Only one number is expected here, namely how many lines of the entries below hold the string "javascript".
-- Opening Marker --
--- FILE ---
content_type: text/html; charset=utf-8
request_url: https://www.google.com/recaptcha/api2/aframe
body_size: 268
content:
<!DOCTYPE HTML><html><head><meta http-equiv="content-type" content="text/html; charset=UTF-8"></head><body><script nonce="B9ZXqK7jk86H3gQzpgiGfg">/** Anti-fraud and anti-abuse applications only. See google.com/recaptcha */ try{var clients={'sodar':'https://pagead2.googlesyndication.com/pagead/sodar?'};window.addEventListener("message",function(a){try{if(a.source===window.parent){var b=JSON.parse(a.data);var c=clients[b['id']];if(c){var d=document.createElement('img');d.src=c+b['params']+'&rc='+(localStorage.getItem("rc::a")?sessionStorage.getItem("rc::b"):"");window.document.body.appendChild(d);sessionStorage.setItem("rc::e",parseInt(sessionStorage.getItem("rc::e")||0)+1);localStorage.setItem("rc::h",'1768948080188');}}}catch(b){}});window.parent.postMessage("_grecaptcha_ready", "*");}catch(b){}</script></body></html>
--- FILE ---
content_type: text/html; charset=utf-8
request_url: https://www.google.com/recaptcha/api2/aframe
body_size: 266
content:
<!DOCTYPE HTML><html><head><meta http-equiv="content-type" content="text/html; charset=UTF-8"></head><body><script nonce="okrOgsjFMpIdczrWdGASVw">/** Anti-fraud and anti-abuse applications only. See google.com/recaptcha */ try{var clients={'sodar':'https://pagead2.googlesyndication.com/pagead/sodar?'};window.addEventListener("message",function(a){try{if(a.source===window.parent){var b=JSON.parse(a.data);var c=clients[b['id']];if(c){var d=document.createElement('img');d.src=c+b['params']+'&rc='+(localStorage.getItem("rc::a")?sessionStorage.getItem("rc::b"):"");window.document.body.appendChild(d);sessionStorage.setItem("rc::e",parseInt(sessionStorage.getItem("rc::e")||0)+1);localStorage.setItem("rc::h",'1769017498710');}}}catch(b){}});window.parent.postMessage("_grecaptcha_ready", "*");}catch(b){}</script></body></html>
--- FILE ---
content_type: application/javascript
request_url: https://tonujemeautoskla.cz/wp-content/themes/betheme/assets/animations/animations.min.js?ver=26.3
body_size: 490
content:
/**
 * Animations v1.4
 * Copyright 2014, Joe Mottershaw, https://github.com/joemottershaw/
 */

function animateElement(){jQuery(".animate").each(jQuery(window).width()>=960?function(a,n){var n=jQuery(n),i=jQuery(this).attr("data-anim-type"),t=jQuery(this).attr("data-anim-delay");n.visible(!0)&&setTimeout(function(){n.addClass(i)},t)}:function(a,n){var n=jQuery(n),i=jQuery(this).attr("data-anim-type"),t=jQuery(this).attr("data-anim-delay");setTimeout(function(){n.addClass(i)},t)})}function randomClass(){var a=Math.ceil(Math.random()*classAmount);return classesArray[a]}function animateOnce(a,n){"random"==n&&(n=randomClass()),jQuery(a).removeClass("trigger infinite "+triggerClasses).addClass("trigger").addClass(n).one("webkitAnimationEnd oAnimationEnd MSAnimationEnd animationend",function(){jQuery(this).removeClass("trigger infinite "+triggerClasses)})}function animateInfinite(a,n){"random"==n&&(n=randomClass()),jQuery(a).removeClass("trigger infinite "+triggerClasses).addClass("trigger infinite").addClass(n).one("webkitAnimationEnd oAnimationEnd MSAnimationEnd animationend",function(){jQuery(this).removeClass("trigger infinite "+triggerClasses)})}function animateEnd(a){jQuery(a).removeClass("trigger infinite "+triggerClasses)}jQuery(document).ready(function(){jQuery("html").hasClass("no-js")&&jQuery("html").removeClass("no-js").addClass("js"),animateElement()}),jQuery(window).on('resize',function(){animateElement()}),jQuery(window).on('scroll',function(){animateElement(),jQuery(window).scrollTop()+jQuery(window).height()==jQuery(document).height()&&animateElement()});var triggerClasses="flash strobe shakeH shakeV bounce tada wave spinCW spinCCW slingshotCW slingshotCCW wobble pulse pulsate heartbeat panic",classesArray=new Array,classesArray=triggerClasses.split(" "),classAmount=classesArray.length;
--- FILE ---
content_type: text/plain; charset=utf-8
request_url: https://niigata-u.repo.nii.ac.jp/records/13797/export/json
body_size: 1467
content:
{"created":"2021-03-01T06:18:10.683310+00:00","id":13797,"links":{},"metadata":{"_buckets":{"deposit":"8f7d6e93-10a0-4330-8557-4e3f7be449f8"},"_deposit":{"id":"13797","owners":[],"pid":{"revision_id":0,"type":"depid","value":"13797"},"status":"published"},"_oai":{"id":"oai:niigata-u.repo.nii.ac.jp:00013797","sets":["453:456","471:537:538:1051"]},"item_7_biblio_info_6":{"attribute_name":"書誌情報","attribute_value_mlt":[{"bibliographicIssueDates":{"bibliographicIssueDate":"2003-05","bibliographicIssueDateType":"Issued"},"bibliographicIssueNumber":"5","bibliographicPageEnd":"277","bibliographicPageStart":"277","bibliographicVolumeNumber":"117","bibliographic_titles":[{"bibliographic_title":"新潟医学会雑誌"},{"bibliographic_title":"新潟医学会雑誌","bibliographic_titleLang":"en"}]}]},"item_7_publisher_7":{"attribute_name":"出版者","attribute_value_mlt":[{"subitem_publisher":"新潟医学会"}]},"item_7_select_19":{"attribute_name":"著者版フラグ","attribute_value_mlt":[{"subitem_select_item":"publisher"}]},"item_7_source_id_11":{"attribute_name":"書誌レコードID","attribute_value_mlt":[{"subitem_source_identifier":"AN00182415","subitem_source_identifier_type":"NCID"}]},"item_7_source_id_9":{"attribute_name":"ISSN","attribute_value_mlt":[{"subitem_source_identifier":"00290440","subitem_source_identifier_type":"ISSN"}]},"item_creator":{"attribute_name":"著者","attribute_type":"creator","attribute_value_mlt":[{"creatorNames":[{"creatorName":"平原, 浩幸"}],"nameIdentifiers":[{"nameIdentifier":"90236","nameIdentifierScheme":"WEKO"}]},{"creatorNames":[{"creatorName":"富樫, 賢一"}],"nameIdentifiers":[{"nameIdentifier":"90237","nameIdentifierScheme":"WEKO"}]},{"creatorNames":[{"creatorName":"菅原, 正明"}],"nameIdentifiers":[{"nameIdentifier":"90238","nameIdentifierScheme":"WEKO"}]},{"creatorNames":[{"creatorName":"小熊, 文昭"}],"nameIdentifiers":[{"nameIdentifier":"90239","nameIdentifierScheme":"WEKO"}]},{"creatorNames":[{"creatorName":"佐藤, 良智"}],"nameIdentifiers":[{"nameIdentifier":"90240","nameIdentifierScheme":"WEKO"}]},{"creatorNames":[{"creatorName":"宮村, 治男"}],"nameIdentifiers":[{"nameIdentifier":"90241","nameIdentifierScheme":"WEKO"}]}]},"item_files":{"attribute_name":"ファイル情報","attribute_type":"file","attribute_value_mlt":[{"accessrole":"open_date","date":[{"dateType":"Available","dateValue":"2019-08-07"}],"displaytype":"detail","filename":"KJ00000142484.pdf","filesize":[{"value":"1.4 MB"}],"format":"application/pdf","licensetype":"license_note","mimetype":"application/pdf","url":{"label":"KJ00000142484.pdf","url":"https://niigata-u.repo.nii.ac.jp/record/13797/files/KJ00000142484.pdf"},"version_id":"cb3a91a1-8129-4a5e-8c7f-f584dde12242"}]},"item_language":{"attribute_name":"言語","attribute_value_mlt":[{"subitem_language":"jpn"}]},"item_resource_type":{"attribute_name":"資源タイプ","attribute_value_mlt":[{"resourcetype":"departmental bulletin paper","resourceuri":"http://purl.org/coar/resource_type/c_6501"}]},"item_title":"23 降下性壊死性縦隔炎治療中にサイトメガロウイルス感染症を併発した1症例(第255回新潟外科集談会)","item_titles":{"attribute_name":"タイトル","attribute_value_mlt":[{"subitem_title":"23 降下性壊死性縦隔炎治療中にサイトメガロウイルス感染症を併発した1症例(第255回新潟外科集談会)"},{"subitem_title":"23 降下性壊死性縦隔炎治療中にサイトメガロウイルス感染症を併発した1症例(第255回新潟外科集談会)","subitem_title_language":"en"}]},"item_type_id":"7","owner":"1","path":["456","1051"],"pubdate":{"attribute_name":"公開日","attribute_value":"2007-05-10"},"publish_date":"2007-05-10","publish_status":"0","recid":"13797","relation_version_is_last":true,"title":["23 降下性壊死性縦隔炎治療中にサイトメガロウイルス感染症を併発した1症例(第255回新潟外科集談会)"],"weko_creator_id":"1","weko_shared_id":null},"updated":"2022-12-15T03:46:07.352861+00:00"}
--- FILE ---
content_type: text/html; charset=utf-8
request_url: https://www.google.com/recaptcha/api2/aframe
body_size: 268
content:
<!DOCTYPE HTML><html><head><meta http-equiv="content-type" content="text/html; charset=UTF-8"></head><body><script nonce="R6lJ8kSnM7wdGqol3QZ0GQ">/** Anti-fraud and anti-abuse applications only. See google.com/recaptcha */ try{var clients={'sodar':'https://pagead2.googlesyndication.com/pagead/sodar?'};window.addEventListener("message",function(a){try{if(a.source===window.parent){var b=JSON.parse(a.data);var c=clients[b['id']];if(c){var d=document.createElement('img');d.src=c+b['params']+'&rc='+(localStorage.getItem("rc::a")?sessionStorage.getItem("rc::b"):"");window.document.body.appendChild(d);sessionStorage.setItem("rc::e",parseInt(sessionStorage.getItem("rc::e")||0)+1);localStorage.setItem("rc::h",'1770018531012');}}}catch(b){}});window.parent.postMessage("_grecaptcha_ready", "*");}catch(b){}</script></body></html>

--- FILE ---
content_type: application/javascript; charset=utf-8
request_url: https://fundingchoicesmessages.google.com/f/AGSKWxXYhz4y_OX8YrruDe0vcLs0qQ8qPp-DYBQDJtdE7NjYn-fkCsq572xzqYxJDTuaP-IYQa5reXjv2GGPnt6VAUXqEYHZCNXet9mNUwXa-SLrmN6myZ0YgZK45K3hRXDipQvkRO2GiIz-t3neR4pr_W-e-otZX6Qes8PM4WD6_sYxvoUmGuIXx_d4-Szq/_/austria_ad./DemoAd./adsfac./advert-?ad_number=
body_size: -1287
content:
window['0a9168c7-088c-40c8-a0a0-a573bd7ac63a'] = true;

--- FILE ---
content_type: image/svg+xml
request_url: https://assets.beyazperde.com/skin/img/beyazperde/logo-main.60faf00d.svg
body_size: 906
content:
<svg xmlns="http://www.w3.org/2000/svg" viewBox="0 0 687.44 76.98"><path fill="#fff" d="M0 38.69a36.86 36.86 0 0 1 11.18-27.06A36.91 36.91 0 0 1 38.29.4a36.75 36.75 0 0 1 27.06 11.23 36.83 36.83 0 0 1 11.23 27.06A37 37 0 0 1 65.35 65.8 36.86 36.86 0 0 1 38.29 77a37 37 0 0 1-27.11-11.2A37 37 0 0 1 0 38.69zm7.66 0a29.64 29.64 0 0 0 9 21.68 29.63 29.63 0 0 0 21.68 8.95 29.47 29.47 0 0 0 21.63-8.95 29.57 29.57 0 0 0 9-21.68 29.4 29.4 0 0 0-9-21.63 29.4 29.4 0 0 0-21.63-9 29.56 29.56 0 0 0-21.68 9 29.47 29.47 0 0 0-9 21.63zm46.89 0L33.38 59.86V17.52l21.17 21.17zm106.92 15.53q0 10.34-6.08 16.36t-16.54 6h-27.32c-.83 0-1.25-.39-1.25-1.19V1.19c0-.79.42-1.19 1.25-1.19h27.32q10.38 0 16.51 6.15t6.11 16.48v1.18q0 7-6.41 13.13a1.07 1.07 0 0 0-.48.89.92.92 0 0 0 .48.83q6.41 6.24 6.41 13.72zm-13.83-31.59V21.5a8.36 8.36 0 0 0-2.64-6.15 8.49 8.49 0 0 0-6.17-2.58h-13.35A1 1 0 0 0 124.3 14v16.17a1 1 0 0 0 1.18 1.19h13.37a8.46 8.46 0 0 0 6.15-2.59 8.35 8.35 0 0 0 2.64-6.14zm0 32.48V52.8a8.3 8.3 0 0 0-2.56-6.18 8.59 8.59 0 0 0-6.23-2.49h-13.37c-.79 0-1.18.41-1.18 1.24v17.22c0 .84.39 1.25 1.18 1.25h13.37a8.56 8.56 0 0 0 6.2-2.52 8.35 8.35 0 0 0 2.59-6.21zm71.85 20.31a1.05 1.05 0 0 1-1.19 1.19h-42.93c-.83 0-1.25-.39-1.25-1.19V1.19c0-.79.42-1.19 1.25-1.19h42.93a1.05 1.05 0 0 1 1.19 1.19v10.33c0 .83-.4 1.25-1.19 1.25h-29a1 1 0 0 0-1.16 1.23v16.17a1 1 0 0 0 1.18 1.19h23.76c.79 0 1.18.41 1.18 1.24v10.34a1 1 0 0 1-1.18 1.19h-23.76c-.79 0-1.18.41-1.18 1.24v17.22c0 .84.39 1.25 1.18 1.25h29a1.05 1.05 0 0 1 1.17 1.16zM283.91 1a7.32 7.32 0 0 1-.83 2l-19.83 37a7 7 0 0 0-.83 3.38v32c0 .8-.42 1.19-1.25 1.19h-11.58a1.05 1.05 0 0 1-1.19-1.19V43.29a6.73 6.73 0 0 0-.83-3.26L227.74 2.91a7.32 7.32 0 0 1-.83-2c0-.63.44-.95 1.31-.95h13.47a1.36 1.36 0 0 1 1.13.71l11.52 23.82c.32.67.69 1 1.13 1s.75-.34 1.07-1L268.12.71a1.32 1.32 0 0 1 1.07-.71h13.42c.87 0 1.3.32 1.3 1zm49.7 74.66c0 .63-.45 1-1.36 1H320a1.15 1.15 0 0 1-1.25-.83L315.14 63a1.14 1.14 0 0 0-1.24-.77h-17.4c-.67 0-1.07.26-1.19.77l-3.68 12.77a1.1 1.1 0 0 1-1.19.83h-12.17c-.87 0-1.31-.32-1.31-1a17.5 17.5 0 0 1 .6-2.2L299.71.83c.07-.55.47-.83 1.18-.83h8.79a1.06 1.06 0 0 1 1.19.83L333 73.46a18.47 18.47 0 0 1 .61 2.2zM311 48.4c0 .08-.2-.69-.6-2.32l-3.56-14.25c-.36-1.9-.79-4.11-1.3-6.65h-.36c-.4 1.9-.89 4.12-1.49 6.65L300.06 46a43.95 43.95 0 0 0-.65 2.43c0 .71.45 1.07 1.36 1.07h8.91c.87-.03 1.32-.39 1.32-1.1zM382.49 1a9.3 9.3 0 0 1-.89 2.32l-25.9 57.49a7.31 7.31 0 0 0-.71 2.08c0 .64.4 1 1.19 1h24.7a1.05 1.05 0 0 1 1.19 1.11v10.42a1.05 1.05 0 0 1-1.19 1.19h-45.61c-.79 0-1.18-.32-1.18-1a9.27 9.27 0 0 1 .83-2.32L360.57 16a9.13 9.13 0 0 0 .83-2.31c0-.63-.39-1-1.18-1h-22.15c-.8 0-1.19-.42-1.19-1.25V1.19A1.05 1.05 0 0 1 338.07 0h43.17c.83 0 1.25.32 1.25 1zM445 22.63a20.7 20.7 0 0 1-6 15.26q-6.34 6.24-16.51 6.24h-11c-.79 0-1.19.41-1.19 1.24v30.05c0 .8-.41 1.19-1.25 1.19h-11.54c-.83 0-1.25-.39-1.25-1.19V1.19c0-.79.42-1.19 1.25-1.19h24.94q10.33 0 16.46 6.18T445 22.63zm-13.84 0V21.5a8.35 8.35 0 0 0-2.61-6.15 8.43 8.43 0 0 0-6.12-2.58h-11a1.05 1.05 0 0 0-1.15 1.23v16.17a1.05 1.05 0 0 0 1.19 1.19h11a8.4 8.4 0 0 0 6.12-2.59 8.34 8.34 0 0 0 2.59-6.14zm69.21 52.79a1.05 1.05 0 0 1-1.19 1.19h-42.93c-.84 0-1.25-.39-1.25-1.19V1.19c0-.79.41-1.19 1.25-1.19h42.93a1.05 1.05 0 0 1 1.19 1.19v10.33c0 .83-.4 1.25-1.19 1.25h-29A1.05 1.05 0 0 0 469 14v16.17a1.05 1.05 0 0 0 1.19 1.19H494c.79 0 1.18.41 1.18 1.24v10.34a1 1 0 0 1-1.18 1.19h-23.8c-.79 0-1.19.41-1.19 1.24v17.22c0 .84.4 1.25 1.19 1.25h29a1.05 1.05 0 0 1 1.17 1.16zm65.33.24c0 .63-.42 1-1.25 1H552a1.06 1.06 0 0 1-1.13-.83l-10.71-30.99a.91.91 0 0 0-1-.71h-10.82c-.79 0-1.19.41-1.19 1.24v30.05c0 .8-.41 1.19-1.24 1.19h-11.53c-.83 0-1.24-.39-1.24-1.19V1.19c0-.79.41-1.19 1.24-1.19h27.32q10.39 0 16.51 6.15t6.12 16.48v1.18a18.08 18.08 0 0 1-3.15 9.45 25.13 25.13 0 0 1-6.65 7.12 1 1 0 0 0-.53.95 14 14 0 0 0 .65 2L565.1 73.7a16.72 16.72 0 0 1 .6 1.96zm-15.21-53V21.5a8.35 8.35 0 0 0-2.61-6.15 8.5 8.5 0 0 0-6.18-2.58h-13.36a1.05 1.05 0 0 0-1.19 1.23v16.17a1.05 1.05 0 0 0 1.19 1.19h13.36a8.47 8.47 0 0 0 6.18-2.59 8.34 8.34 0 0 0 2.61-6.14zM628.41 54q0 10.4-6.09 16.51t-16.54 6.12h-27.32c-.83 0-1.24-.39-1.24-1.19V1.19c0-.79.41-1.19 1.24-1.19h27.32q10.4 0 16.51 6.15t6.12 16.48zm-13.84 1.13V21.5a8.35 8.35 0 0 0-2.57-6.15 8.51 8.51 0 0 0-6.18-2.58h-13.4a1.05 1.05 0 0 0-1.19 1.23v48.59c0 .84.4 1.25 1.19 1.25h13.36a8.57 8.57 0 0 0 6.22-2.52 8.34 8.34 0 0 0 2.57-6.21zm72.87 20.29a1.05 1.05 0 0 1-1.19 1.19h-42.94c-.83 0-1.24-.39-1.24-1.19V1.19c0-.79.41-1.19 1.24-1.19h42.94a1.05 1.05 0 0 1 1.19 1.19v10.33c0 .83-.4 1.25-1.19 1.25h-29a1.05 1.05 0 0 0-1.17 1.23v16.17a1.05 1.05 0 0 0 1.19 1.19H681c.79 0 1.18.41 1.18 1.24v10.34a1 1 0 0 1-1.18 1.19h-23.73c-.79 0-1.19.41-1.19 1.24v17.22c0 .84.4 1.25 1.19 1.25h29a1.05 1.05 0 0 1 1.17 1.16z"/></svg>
-- Closing Marker --
Task result:
2